── RECORD SET ──

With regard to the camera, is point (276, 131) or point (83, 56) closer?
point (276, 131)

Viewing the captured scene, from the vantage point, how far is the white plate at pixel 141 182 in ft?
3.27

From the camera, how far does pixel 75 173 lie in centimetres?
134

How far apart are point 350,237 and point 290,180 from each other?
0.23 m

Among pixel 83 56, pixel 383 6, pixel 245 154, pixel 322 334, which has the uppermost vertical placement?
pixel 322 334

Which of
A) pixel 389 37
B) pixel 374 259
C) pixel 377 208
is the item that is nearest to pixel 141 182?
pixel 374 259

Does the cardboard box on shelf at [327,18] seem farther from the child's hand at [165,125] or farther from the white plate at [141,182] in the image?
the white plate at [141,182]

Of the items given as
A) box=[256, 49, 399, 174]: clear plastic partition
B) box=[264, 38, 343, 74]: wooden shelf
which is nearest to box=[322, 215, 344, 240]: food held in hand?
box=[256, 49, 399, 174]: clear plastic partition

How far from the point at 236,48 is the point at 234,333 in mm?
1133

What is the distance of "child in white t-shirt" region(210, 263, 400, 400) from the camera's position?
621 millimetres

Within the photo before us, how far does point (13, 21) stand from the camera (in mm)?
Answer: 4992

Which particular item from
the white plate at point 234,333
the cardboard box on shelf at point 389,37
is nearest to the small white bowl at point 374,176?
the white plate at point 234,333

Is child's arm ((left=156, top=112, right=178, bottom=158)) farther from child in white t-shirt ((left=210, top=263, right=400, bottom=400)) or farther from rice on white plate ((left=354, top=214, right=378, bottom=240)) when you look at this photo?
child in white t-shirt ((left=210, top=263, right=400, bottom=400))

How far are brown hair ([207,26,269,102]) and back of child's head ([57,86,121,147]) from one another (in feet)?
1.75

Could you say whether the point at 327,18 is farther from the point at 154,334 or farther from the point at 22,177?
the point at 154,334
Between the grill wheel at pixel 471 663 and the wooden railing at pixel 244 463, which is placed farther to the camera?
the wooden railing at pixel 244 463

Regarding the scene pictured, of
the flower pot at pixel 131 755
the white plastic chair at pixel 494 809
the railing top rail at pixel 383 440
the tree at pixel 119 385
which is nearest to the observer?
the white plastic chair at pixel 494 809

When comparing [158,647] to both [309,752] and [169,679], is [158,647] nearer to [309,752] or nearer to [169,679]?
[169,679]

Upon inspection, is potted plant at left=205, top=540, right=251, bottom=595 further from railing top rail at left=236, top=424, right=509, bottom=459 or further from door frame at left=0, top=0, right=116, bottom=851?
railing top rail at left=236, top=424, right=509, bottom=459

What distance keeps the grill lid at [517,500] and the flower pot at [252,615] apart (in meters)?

───

TASK STATEMENT
Rewrite the lines from the one containing "What is the" through the one containing "Answer: 4992", replacing "distance" with "separation" and leaving everything else untouched.

COMPLETE ANSWER
What is the separation of "child in white t-shirt" region(210, 263, 400, 400) from the camera's position?
621 millimetres

Within the photo before us, how far does point (13, 21) stand from the camera (in mm)?
Answer: 4992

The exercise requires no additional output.